→ **所给文本**:
┏━━

中央情报局关键词提取——Unicode码 / 憋错料

Dataset

本文的任务是学习计算机在内存中如何存储一个值。本文的数据集sentences_cia.csv是中央情报局备忘录的一个摘录，描述了酷刑和其他秘密活动的细节。数据格式如下：

year,statement,,,

1997,”The FBI information included that al-Mairi’s brother “”traveled to Afghanistan in 1997-1998 to train in Bin - Ladencamps.”“”,,,

整个csv文件就是一个长的字符串，我们之前讨论了字符串的应用，但一直不知道它们是如何被存储在一台电脑中。文件是存储在硬盘上的，硬盘通常是磁存储，将数据存储到磁条中。磁条只能存储两个值：up和down也就是高电压低电压，代表了计算机的0,1值。因此在存储我们的字符串前，我们需要将其转换为二进制，然后才能存储到磁条中。

Intro To Binary

下面这段代码，首先b是一个二进制数据的字符串形式，然后将其转换为整数型二进制数再打印，同理打印了一个100的二进制数。

# Let‘s say a is a binary number.  In python, we have to store binary numbers as strings
# Trying to say b = 10 directly will assume base 10, so strings are needed
b = "10"

┗━━

→ **所给记录**:

┏━━

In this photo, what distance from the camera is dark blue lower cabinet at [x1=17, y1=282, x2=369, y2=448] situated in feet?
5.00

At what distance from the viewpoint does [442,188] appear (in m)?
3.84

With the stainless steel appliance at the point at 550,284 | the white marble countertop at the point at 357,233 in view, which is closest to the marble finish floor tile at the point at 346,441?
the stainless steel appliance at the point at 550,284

┗━━

→ **练习说明**:
续写这篇讲计算机如何用二进制存储字符串的教程，从最后一行之后接着写。

→ **结果如下**:
# We can convert b to a binary number from a string using the int function -- the optional second argument base is set to 2 (binary is base two)
print(int(b, 2))
‘‘‘
2
‘‘‘
base_10_100 = int("100", 2)
‘‘‘
base_10_100 :4
‘‘‘

此处打印的结果人就是显示的十进制

Binary Addition

二进制相加和十进制类似

b = "1"

# We‘ll add binary values using a binary_add function that was made just for this exercise
# It‘s not extremely important to know how it works right this second
def binary_add(a, b):
    return bin(int(a, 2) + int(b, 2))[2:]

c = binary_add(b, "1")

# We now see that c equals "10", which is exactly what happens in base 10 when we reach the highest possible digit.
print(c)
‘‘‘
10
‘‘‘

bin这个函数导致打印出来的形式是二进制,且由于前面会添加0b，因此打印的时候从第3个位置开始打印。

Converting Binary Values

现在知道了利用int（）函数可以将数据转换为其它进制。

def binary_add(a, b):
    return bin(int(a, 2) + int(b, 2))[2:]

# Start both at 0
a = 0
b = "0"

# Loop 10 times
for i in range(0, 10):
    # Add 1 to each
    a += 1
    b = binary_add(b, "1")

    # Check if they are equal
    print(int(b, 2) == a)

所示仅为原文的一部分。